Nearly one-third (32%) of survey participants said that they’d left an online store without completing their purchase because the store wanted them to create an account. Requiring account creation before customers can buy adds a lot of friction to the checkout process. It also assumes that the customer is ready to take their relationship with the merchant to a level they may not be comfortable with yet.

The solution, mentioned above, is to offer account creation as an option that can make repeat purchases and order tracking more convenient, while allowing customers to check out as guests so they can make their purchase quickly and then decide if they want to set up an account after they see how that first order goes.

5. Reduce Your False Decline Rate

What if your store’s checkout is beautifully optimized, offers minimal friction, and gives customers the experience they want—but then your fraud prevention program rejects their orders? Nine percent of survey respondents said they’d given up on a purchase after their order was declined. This is a growing problem for online merchants that can do long-term damage to their revenue and marketing ROI.

The survey found that 25% of customers reported at least one declined order over the past 12 months. Among those shoppers, 49% said this was more than the number of declines they experienced in 2019. This indicates that merchants may be losing a larger percentage of revenue to false declines than in years past.

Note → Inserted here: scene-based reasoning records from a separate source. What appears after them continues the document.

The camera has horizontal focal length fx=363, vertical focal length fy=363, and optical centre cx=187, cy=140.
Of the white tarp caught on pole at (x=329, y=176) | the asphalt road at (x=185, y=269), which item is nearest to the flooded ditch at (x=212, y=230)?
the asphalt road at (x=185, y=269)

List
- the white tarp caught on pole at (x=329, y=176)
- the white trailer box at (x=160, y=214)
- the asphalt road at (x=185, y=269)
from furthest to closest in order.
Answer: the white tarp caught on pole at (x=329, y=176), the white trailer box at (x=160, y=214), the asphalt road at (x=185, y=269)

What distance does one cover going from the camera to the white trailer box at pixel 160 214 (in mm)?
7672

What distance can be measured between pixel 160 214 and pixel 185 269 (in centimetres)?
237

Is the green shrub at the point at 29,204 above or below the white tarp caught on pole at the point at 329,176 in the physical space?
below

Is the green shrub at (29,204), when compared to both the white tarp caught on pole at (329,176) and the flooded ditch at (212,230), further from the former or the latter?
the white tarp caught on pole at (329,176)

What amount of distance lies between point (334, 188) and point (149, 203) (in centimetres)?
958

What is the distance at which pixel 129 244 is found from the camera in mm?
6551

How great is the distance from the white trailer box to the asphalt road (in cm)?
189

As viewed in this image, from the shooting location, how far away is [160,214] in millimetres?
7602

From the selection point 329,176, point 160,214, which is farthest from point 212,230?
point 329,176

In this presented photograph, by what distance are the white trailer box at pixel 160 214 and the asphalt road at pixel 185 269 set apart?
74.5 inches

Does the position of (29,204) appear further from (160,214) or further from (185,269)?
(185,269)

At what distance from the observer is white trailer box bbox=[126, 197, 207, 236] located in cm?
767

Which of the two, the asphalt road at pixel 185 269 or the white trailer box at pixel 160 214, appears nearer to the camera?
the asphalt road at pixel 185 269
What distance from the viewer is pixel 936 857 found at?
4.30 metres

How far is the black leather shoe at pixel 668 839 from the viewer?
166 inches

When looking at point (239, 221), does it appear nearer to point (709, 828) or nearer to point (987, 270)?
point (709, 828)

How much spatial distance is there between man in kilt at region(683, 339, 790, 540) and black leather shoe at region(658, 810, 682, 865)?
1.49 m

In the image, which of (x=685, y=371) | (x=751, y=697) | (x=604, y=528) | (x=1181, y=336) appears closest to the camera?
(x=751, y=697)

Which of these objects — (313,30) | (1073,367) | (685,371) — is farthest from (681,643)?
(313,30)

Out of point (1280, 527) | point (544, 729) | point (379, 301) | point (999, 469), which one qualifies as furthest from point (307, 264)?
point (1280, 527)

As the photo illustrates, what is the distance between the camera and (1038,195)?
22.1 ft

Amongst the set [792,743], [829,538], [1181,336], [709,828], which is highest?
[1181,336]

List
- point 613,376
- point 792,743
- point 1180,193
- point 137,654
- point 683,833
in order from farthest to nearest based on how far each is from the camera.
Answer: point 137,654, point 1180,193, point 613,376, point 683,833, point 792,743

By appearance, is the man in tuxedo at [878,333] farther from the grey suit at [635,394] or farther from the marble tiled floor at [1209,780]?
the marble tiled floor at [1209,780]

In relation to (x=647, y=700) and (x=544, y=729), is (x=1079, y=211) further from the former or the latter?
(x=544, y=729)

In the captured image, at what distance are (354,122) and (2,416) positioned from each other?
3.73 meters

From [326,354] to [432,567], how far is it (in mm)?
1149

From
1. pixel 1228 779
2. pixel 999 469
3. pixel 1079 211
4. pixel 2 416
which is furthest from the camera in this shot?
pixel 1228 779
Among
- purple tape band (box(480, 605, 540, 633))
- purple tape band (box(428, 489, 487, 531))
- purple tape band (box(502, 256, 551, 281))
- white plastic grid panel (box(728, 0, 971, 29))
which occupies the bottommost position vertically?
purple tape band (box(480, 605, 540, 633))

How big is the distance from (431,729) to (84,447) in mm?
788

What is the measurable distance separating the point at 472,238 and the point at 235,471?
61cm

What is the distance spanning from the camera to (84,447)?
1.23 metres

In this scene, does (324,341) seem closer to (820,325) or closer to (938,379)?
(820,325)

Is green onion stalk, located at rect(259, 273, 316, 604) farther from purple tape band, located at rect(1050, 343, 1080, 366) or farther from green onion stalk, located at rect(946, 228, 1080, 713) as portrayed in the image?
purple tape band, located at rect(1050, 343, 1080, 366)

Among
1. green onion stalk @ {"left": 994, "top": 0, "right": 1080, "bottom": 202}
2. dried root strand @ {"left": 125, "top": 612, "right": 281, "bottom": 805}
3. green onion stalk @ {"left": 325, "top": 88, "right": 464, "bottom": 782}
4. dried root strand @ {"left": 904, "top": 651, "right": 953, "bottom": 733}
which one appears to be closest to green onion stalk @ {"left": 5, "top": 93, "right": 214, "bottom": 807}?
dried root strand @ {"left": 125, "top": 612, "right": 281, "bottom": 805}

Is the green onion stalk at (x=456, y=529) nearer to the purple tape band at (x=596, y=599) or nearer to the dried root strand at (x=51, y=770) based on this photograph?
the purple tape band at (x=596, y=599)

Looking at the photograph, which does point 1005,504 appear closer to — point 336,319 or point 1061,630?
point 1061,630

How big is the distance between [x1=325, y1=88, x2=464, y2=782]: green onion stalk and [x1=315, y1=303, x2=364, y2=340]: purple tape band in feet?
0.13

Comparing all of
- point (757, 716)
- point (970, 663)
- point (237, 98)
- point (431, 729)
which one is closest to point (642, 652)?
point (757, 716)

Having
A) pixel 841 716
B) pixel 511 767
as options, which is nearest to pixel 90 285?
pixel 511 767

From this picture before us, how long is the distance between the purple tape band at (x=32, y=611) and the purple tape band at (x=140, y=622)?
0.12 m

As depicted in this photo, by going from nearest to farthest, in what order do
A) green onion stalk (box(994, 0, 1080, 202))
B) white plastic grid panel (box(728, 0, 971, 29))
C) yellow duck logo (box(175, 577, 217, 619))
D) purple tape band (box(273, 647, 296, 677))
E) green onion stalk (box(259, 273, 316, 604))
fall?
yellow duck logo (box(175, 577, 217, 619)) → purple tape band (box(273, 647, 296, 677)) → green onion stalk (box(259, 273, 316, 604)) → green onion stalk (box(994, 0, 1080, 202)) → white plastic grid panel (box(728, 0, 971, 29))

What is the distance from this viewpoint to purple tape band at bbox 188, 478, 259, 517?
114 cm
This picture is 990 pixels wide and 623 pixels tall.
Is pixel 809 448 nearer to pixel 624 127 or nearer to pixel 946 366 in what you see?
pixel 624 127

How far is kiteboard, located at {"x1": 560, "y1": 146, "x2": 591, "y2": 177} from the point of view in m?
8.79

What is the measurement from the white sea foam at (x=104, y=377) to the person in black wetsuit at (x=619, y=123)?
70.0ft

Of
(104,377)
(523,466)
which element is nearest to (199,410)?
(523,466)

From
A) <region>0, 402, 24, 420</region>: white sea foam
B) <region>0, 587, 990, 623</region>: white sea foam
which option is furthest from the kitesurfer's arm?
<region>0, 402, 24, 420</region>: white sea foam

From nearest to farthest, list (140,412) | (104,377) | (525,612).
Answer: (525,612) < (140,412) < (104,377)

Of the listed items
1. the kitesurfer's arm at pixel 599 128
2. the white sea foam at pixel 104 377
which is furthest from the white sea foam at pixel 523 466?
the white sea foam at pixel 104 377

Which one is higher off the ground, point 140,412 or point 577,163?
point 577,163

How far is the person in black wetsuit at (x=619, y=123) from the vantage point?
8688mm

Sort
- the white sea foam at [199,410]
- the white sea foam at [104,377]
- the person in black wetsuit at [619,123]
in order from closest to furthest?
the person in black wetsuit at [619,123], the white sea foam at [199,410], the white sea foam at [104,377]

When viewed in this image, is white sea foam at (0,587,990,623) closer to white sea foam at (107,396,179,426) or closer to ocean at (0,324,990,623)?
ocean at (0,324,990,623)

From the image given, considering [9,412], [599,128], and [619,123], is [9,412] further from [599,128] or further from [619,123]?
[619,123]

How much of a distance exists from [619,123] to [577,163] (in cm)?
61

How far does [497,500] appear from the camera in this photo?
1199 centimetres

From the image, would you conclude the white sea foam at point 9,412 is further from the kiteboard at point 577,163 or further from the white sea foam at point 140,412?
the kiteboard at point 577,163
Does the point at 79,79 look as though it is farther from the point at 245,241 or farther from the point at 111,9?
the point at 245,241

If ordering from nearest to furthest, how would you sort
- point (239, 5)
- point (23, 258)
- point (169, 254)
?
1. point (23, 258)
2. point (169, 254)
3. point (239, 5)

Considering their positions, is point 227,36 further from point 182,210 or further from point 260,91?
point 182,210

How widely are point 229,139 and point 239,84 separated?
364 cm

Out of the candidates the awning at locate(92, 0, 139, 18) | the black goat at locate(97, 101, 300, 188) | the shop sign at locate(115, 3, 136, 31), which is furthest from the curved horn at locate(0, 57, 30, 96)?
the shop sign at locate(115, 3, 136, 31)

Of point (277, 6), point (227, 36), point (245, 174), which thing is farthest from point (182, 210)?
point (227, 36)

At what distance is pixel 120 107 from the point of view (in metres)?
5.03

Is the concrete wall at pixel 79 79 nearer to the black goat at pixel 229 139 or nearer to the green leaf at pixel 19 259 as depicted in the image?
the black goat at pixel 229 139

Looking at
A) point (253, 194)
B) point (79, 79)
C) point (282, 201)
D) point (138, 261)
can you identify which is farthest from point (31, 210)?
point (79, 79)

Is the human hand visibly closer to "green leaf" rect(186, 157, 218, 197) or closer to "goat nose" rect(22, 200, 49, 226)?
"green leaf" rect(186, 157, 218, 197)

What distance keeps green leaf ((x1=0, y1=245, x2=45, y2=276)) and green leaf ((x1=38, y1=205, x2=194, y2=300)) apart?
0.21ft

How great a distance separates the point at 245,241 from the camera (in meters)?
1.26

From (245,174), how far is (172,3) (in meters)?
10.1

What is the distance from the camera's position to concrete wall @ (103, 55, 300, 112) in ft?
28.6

As for the long-term effects, while 62% of consumers said they might try one more time after a decline, 40% said they’d likely never order from that merchant again. (Percentages total more than 100 because of multiple response options.) Thirty-four percent said that they would post something negative about the merchant on social media after a decline.

Lost customers reduce the average customer lifetime value for the merchant and represent a waste of marketing spend. Negative comments can increase the cost to acquire new customers by damaging the brand and eroding customer trust.

It’s important to keep in mind that a long, complex checkout process doesn’t help prevent fraud, but it does turn off good customers. Fully automated fraud control is inexpensive but can generate high numbers of false declines. AI-powered fraud detection algorithms that incorporate behavioral biometrics and validated data can flag risky orders, and manual review of those orders can prevent fraud while also avoiding false declines.

How is your checkout working? By using this checklist to evaluate your processes, using your site analytics to see where customers are most likely to abandon checkout, and adjusting your fraud controls to reduce false declines, you can create a checkout process that keeps customers moving through and keeps them returning to your store.